Thirty years ago pro basketball players wore modest-looking canvas high-tops. Today, sneakers are a billion-dollar worldwide business, with companies constantly developing flashy new designs, new looks, and new multimillion-dollar ad campaigns. Why? Because one hot shoe - worn by a popular pro basketball player - can become a license to print money. And because the potential payoff is so big, these companies scour the country for the basketball stars of tomorrow, handing out free footwear, free sports gear, and the lure of six-figure contracts - just to wear a certain brand of shoe.

Some young players choose brand loyalty by the time they are fourteen, as sneaker companies not only try to buy the allegiance of players, but also attempt to control coaches, teams, even whole universities.

Written by two of the most knowledgeable journalists in sports, Sole Influence takes you into this battle for the hearts, minds, and feet of young athletes - at any price.

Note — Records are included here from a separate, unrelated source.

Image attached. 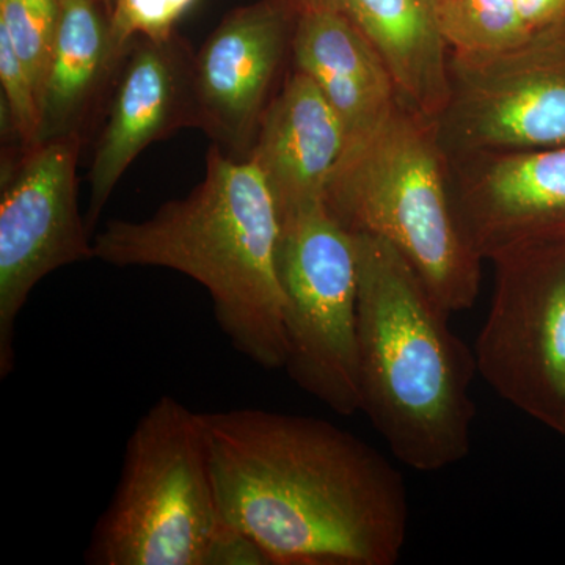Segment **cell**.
<instances>
[{
  "label": "cell",
  "instance_id": "obj_1",
  "mask_svg": "<svg viewBox=\"0 0 565 565\" xmlns=\"http://www.w3.org/2000/svg\"><path fill=\"white\" fill-rule=\"evenodd\" d=\"M222 516L270 565H394L407 489L377 449L337 424L263 408L204 414Z\"/></svg>",
  "mask_w": 565,
  "mask_h": 565
},
{
  "label": "cell",
  "instance_id": "obj_2",
  "mask_svg": "<svg viewBox=\"0 0 565 565\" xmlns=\"http://www.w3.org/2000/svg\"><path fill=\"white\" fill-rule=\"evenodd\" d=\"M281 218L262 170L212 145L203 181L145 221H111L93 258L118 267H163L210 292L215 321L241 355L264 370L288 356L278 250Z\"/></svg>",
  "mask_w": 565,
  "mask_h": 565
},
{
  "label": "cell",
  "instance_id": "obj_3",
  "mask_svg": "<svg viewBox=\"0 0 565 565\" xmlns=\"http://www.w3.org/2000/svg\"><path fill=\"white\" fill-rule=\"evenodd\" d=\"M352 236L362 412L407 467L435 473L462 462L476 419L475 351L396 248L370 234Z\"/></svg>",
  "mask_w": 565,
  "mask_h": 565
},
{
  "label": "cell",
  "instance_id": "obj_4",
  "mask_svg": "<svg viewBox=\"0 0 565 565\" xmlns=\"http://www.w3.org/2000/svg\"><path fill=\"white\" fill-rule=\"evenodd\" d=\"M326 204L349 233L396 248L449 315L473 307L482 259L457 218L435 120L399 99L373 136L345 150Z\"/></svg>",
  "mask_w": 565,
  "mask_h": 565
},
{
  "label": "cell",
  "instance_id": "obj_5",
  "mask_svg": "<svg viewBox=\"0 0 565 565\" xmlns=\"http://www.w3.org/2000/svg\"><path fill=\"white\" fill-rule=\"evenodd\" d=\"M223 523L204 414L162 396L129 435L117 489L96 522L85 563L206 565Z\"/></svg>",
  "mask_w": 565,
  "mask_h": 565
},
{
  "label": "cell",
  "instance_id": "obj_6",
  "mask_svg": "<svg viewBox=\"0 0 565 565\" xmlns=\"http://www.w3.org/2000/svg\"><path fill=\"white\" fill-rule=\"evenodd\" d=\"M278 266L294 384L334 414L362 412L356 359L359 267L353 236L326 202L281 215Z\"/></svg>",
  "mask_w": 565,
  "mask_h": 565
},
{
  "label": "cell",
  "instance_id": "obj_7",
  "mask_svg": "<svg viewBox=\"0 0 565 565\" xmlns=\"http://www.w3.org/2000/svg\"><path fill=\"white\" fill-rule=\"evenodd\" d=\"M435 120L448 158L565 145V22L492 54L449 51Z\"/></svg>",
  "mask_w": 565,
  "mask_h": 565
},
{
  "label": "cell",
  "instance_id": "obj_8",
  "mask_svg": "<svg viewBox=\"0 0 565 565\" xmlns=\"http://www.w3.org/2000/svg\"><path fill=\"white\" fill-rule=\"evenodd\" d=\"M478 374L501 399L565 437V247L493 263Z\"/></svg>",
  "mask_w": 565,
  "mask_h": 565
},
{
  "label": "cell",
  "instance_id": "obj_9",
  "mask_svg": "<svg viewBox=\"0 0 565 565\" xmlns=\"http://www.w3.org/2000/svg\"><path fill=\"white\" fill-rule=\"evenodd\" d=\"M82 134L21 148L3 166L0 192V377L14 367V327L35 286L68 264L93 259L77 203Z\"/></svg>",
  "mask_w": 565,
  "mask_h": 565
},
{
  "label": "cell",
  "instance_id": "obj_10",
  "mask_svg": "<svg viewBox=\"0 0 565 565\" xmlns=\"http://www.w3.org/2000/svg\"><path fill=\"white\" fill-rule=\"evenodd\" d=\"M448 162L457 218L482 262L565 247V145Z\"/></svg>",
  "mask_w": 565,
  "mask_h": 565
},
{
  "label": "cell",
  "instance_id": "obj_11",
  "mask_svg": "<svg viewBox=\"0 0 565 565\" xmlns=\"http://www.w3.org/2000/svg\"><path fill=\"white\" fill-rule=\"evenodd\" d=\"M296 0H259L232 11L193 61L196 129L248 159L282 63L291 55Z\"/></svg>",
  "mask_w": 565,
  "mask_h": 565
},
{
  "label": "cell",
  "instance_id": "obj_12",
  "mask_svg": "<svg viewBox=\"0 0 565 565\" xmlns=\"http://www.w3.org/2000/svg\"><path fill=\"white\" fill-rule=\"evenodd\" d=\"M125 58L88 173L85 222L90 233L141 151L180 129H196L195 52L184 40L177 33L162 40L137 39Z\"/></svg>",
  "mask_w": 565,
  "mask_h": 565
},
{
  "label": "cell",
  "instance_id": "obj_13",
  "mask_svg": "<svg viewBox=\"0 0 565 565\" xmlns=\"http://www.w3.org/2000/svg\"><path fill=\"white\" fill-rule=\"evenodd\" d=\"M291 61L343 121L348 148L373 136L399 103L373 43L326 0H296Z\"/></svg>",
  "mask_w": 565,
  "mask_h": 565
},
{
  "label": "cell",
  "instance_id": "obj_14",
  "mask_svg": "<svg viewBox=\"0 0 565 565\" xmlns=\"http://www.w3.org/2000/svg\"><path fill=\"white\" fill-rule=\"evenodd\" d=\"M345 148L343 121L318 85L292 68L264 111L248 159L262 170L281 217L326 202Z\"/></svg>",
  "mask_w": 565,
  "mask_h": 565
},
{
  "label": "cell",
  "instance_id": "obj_15",
  "mask_svg": "<svg viewBox=\"0 0 565 565\" xmlns=\"http://www.w3.org/2000/svg\"><path fill=\"white\" fill-rule=\"evenodd\" d=\"M373 43L401 102L437 120L448 99L449 47L427 0H326Z\"/></svg>",
  "mask_w": 565,
  "mask_h": 565
},
{
  "label": "cell",
  "instance_id": "obj_16",
  "mask_svg": "<svg viewBox=\"0 0 565 565\" xmlns=\"http://www.w3.org/2000/svg\"><path fill=\"white\" fill-rule=\"evenodd\" d=\"M117 65L106 2L61 0L57 39L40 96V141L81 132Z\"/></svg>",
  "mask_w": 565,
  "mask_h": 565
},
{
  "label": "cell",
  "instance_id": "obj_17",
  "mask_svg": "<svg viewBox=\"0 0 565 565\" xmlns=\"http://www.w3.org/2000/svg\"><path fill=\"white\" fill-rule=\"evenodd\" d=\"M449 51L492 54L530 39L515 0H427Z\"/></svg>",
  "mask_w": 565,
  "mask_h": 565
},
{
  "label": "cell",
  "instance_id": "obj_18",
  "mask_svg": "<svg viewBox=\"0 0 565 565\" xmlns=\"http://www.w3.org/2000/svg\"><path fill=\"white\" fill-rule=\"evenodd\" d=\"M61 0H6L0 3V33L28 71L39 99L57 39Z\"/></svg>",
  "mask_w": 565,
  "mask_h": 565
},
{
  "label": "cell",
  "instance_id": "obj_19",
  "mask_svg": "<svg viewBox=\"0 0 565 565\" xmlns=\"http://www.w3.org/2000/svg\"><path fill=\"white\" fill-rule=\"evenodd\" d=\"M196 0H114L109 11L111 55L120 63L131 41L162 40Z\"/></svg>",
  "mask_w": 565,
  "mask_h": 565
},
{
  "label": "cell",
  "instance_id": "obj_20",
  "mask_svg": "<svg viewBox=\"0 0 565 565\" xmlns=\"http://www.w3.org/2000/svg\"><path fill=\"white\" fill-rule=\"evenodd\" d=\"M0 84L10 131L17 136L21 148L33 147L39 143L41 131L39 95L3 33H0Z\"/></svg>",
  "mask_w": 565,
  "mask_h": 565
},
{
  "label": "cell",
  "instance_id": "obj_21",
  "mask_svg": "<svg viewBox=\"0 0 565 565\" xmlns=\"http://www.w3.org/2000/svg\"><path fill=\"white\" fill-rule=\"evenodd\" d=\"M206 565H270V563L264 555L262 546L225 520L212 541Z\"/></svg>",
  "mask_w": 565,
  "mask_h": 565
},
{
  "label": "cell",
  "instance_id": "obj_22",
  "mask_svg": "<svg viewBox=\"0 0 565 565\" xmlns=\"http://www.w3.org/2000/svg\"><path fill=\"white\" fill-rule=\"evenodd\" d=\"M515 7L530 35L565 22V0H515Z\"/></svg>",
  "mask_w": 565,
  "mask_h": 565
},
{
  "label": "cell",
  "instance_id": "obj_23",
  "mask_svg": "<svg viewBox=\"0 0 565 565\" xmlns=\"http://www.w3.org/2000/svg\"><path fill=\"white\" fill-rule=\"evenodd\" d=\"M111 2H114V0H106L107 11H110Z\"/></svg>",
  "mask_w": 565,
  "mask_h": 565
},
{
  "label": "cell",
  "instance_id": "obj_24",
  "mask_svg": "<svg viewBox=\"0 0 565 565\" xmlns=\"http://www.w3.org/2000/svg\"><path fill=\"white\" fill-rule=\"evenodd\" d=\"M6 2V0H0V3Z\"/></svg>",
  "mask_w": 565,
  "mask_h": 565
},
{
  "label": "cell",
  "instance_id": "obj_25",
  "mask_svg": "<svg viewBox=\"0 0 565 565\" xmlns=\"http://www.w3.org/2000/svg\"><path fill=\"white\" fill-rule=\"evenodd\" d=\"M104 2H106V0H104Z\"/></svg>",
  "mask_w": 565,
  "mask_h": 565
}]
</instances>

Along the way, it shows how criminals, including drug dealers and have ended up on a shoe company's payroll. More frightening, this book reveals how corporate money funneled into amateur sports has created black-market professionalism among college and high-school athletes, with promises of fame and fortune that for most players will simply never come true.

Hard-hitting, thoroughly researched, and deeply troubling, Sole Influence sounds an important alarm to a society that for too long has ignored the dark business behind amateur sports - and what it does to the young people who play them.